Se Wang fosse desafiado sobre a autenticidade da chamada, ele disse que sua organização poderia fornecer a um tribunal internacional ou outra autoridade os registos telefônicos detalhados mostrando que o telefonema realmente ocorreu, bem como os números de telefone envolvidos na ligação. Outras chamadas que eles fizeram passam por centrais telefônicas oficiais na China, com interações com telefonistas e similares, nenhuma das quais, disse Wang, poderia ser falsificada. Ele disse que a WOIPFG não poderia liberar essa informação agora porque isso comprometeria sua capacidade de usar essas técnicas novamente.
Além disso, ele comentou: “Se nós falsificamos isso, Bai Shuzhong apareceria e provaria que estamos errados? Isso seria fácil, não seria? Por que ele não diz nada?”
‘Um grande assassino’
O atual líder chinês Xi Jinping está realizando um expurgo arrebatador no aparato do Partido Comunista Chinês e nos militares do regime, e está claro para observadores que muitos de seus alvos são funcionários associados com o ex-líder Jiang Zemin. Neste contexto, parece compreensível que um oficial que sinceramente acreditasse estar sendo interrogado por um investigador militar, ou similar, e denunciasse Jiang Zemin.
Este estilo de questionamento, no entanto – onde possíveis respostas estão contidas na pergunta – não satisfaz David Matas, um advogado canadense e coautor de um relatório-livro notável sobre a extração forçada de órgãos do Falun Gong coordenada pelo Partido Comunista.

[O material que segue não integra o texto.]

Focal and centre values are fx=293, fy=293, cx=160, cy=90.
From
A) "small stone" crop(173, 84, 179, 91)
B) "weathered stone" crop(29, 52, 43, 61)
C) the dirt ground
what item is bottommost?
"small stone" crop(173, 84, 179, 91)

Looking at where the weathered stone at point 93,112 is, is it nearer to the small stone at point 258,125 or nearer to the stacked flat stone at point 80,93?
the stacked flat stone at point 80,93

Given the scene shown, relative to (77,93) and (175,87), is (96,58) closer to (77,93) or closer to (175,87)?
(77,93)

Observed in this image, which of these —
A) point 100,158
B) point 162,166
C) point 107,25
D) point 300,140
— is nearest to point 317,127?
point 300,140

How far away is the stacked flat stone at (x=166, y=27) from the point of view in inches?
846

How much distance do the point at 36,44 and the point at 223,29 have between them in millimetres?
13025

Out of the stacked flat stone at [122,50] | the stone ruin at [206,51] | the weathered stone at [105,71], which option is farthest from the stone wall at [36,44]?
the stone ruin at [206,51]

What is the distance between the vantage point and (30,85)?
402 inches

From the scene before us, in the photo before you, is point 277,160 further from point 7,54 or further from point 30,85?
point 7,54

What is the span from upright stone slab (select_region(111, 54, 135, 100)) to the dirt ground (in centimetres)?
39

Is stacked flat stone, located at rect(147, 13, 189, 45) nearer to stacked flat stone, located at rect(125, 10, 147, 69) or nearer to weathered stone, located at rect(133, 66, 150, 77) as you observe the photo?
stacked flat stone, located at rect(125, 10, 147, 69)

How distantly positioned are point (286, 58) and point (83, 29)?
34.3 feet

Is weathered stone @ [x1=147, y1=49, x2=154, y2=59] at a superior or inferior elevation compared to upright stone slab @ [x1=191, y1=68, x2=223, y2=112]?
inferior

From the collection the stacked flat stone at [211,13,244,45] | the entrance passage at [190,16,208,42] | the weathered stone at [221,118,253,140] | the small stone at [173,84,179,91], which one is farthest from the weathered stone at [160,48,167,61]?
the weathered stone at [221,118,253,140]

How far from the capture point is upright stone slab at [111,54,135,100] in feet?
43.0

“É uma informação plausível, mas não é verificável. É o tipo de coisa que é de interesse”, disse ele numa entrevista por telefone.
Matas acrescentou: “Segundo meu entendimento, as provas sobre o assassinato de praticantes do Falun Gong por seus órgãos são bastante convincentes, e sabemos que é registro público que Jiang Zemin iniciou a perseguição ao Falun Gong.” O telefonema por si só não estabelece se os crimes ocorreram – embora isso já tenha sido mostrado, disse Matas, mas “talvez nos revele a mecânica de como isso ocorreu, o que teria motivado essa política”.
Matas considerou o telefonema sugestivo e potencialmente “condenatório”, embora não seja por si só “definitivo”. E acrescentou: “Eu não ignoraria que Jiang Zemin desse tal ordem, como parte de seu caráter… ele era um grande assassino.”